AIM A ▸ Copy the records from the line containing "In the photo, which of" through the final line of the records, inclusive, reproducing each line without alteration.

PROVIDED PASSAGE ▸

Mississippi’s data center boom and growing national opposition
State is betting billions in tax breaks, but critics warn that data centers bring few jobs and carry high infrastructure and environmental costs
by Christopher Harress
In the same two-week stretch that Mississippi’s $10 billion Compass data center project was crowned both the worst and the best economic development deal of 2025, Gov. Tate Reeves announced that Elon Musk’s artificial intelligence company, xAI, would build a $20 billion data center campus in Southaven, outside Memphis.
It was the kind of whiplash-inducing moment that captures the unsettled politics of data centers in America right now, when such projects are hailed as engines of the future one week, derided as fiscal sinkholes the next.
“There’s a lot of bad, dumb data center deals out there, and Mississippi became pretty clearly a standout,” said John Mozena, president of the Center for Economic Accountability, a Michigan-based nonprofit that advocates for transparency and free-market reform in economic development. Mozena’s group awarded Mississippi the less flattering of the two honors. “I’m not aware of any state in the country that offers data centers what’s essentially a decade-long holiday from most major state taxes, corporate income, franchise and sales, plus up to a 66 percent property tax break for 30 years.”
Mississippi’s incentive structure is unusually generous, allowing the state to layer multiple subsidies onto a single project.
Under the Mississippi Major Economic Impact Act, companies that invest at least $300 million and create 30 jobs can receive up to 10 years of state income-tax rebates, sales- and use-tax exemptions on construction materials and equipment, and property-tax exemptions that often wipe out the full local tax bill, frequently extended through 20-to 30-year PILOT agreements.
Those benefits are often paired with cash grants, workforce training subsidies, and publicly financed roads, water, sewer, and electric infrastructure. For power-hungry data centers, utilities may also build new substations and transmission lines, with costs ultimately spread across ratepayers. In the case of xAI, The Associated Press reported that the state agreed to waive sales, corporate income and franchise taxes, while local governments reduced property taxes—a package that can drive a project’s effective tax burden close to zero for decades.

AIM B ▸ Reproduce the entire article on Mississippi's data center incentives word for word.

GIVEN ENTRIES ▸
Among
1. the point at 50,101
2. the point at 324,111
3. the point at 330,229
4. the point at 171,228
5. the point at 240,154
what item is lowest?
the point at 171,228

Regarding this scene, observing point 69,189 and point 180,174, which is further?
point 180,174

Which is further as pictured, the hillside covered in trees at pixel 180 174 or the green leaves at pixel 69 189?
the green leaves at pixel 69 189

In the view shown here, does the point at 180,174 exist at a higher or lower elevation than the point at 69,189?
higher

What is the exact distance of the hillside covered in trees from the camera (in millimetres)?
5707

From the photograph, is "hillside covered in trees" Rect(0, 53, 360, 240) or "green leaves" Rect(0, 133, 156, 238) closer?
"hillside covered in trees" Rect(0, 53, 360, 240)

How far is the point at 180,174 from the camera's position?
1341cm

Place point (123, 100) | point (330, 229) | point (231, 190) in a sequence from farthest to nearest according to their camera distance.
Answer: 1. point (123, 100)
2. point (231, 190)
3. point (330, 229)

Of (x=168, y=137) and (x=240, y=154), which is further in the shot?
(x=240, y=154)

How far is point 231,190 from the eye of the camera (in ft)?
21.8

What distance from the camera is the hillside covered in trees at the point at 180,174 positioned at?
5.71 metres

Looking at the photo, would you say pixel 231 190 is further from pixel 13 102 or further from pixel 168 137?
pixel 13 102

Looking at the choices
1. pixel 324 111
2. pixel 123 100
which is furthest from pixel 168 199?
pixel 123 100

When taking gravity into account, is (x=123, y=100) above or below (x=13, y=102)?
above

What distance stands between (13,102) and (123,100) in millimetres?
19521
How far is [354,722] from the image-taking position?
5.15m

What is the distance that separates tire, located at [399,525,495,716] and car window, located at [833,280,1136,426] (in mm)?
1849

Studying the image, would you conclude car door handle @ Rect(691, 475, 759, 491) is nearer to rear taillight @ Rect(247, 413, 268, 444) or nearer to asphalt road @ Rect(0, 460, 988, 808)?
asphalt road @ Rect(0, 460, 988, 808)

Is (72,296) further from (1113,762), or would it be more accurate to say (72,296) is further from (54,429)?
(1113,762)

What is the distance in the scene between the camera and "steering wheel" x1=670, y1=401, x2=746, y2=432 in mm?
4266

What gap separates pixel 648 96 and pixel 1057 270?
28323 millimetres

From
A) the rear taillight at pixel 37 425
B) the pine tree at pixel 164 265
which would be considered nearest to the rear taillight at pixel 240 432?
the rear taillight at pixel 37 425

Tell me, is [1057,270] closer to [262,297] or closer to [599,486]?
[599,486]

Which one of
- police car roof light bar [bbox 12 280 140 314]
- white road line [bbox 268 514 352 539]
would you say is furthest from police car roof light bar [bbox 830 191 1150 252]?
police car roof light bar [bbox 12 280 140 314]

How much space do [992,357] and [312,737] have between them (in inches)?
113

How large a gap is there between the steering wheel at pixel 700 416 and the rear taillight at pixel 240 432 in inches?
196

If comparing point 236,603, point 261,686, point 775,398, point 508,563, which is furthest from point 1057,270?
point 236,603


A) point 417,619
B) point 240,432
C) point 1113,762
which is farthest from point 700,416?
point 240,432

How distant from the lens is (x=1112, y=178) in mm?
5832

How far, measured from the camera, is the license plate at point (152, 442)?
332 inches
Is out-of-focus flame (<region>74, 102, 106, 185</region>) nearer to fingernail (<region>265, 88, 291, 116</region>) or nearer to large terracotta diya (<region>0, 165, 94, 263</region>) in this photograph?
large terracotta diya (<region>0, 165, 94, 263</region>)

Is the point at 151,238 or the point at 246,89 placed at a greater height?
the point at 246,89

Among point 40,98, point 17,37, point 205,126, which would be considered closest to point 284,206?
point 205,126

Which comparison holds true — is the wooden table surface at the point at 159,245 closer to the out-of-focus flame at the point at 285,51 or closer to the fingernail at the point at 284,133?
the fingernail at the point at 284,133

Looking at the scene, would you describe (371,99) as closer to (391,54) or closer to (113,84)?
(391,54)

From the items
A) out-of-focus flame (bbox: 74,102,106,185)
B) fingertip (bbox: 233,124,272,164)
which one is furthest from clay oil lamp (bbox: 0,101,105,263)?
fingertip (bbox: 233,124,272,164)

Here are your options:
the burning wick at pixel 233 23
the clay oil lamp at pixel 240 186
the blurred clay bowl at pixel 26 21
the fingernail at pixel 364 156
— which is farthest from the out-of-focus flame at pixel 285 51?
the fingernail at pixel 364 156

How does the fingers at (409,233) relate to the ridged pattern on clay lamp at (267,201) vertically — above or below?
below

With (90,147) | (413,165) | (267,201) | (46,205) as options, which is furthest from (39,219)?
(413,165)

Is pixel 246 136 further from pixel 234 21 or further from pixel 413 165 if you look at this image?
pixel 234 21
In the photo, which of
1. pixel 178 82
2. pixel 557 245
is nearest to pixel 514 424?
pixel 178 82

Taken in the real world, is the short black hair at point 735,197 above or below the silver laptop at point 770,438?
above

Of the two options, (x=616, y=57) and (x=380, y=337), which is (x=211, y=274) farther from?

TASK OUTPUT A ▸
In the photo, which of
1. pixel 178 82
2. pixel 557 245
is nearest to pixel 514 424?
pixel 178 82

Taken in the real world, is the short black hair at point 735,197 above or below the silver laptop at point 770,438?
above

Of the two options, (x=616, y=57) and (x=380, y=337), which is (x=211, y=274) farther from?

TASK OUTPUT B ▸
Mississippi’s data center boom and growing national opposition
State is betting billions in tax breaks, but critics warn that data centers bring few jobs and carry high infrastructure and environmental costs
by Christopher Harress
In the same two-week stretch that Mississippi’s $10 billion Compass data center project was crowned both the worst and the best economic development deal of 2025, Gov. Tate Reeves announced that Elon Musk’s artificial intelligence company, xAI, would build a $20 billion data center campus in Southaven, outside Memphis.
It was the kind of whiplash-inducing moment that captures the unsettled politics of data centers in America right now, when such projects are hailed as engines of the future one week, derided as fiscal sinkholes the next.
“There’s a lot of bad, dumb data center deals out there, and Mississippi became pretty clearly a standout,” said John Mozena, president of the Center for Economic Accountability, a Michigan-based nonprofit that advocates for transparency and free-market reform in economic development. Mozena’s group awarded Mississippi the less flattering of the two honors. “I’m not aware of any state in the country that offers data centers what’s essentially a decade-long holiday from most major state taxes, corporate income, franchise and sales, plus up to a 66 percent property tax break for 30 years.”
Mississippi’s incentive structure is unusually generous, allowing the state to layer multiple subsidies onto a single project.
Under the Mississippi Major Economic Impact Act, companies that invest at least $300 million and create 30 jobs can receive up to 10 years of state income-tax rebates, sales- and use-tax exemptions on construction materials and equipment, and property-tax exemptions that often wipe out the full local tax bill, frequently extended through 20-to 30-year PILOT agreements.
Those benefits are often paired with cash grants, workforce training subsidies, and publicly financed roads, water, sewer, and electric infrastructure. For power-hungry data centers, utilities may also build new substations and transmission lines, with costs ultimately spread across ratepayers. In the case of xAI, The Associated Press reported that the state agreed to waive sales, corporate income and franchise taxes, while local governments reduced property taxes—a package that can drive a project’s effective tax burden close to zero for decades.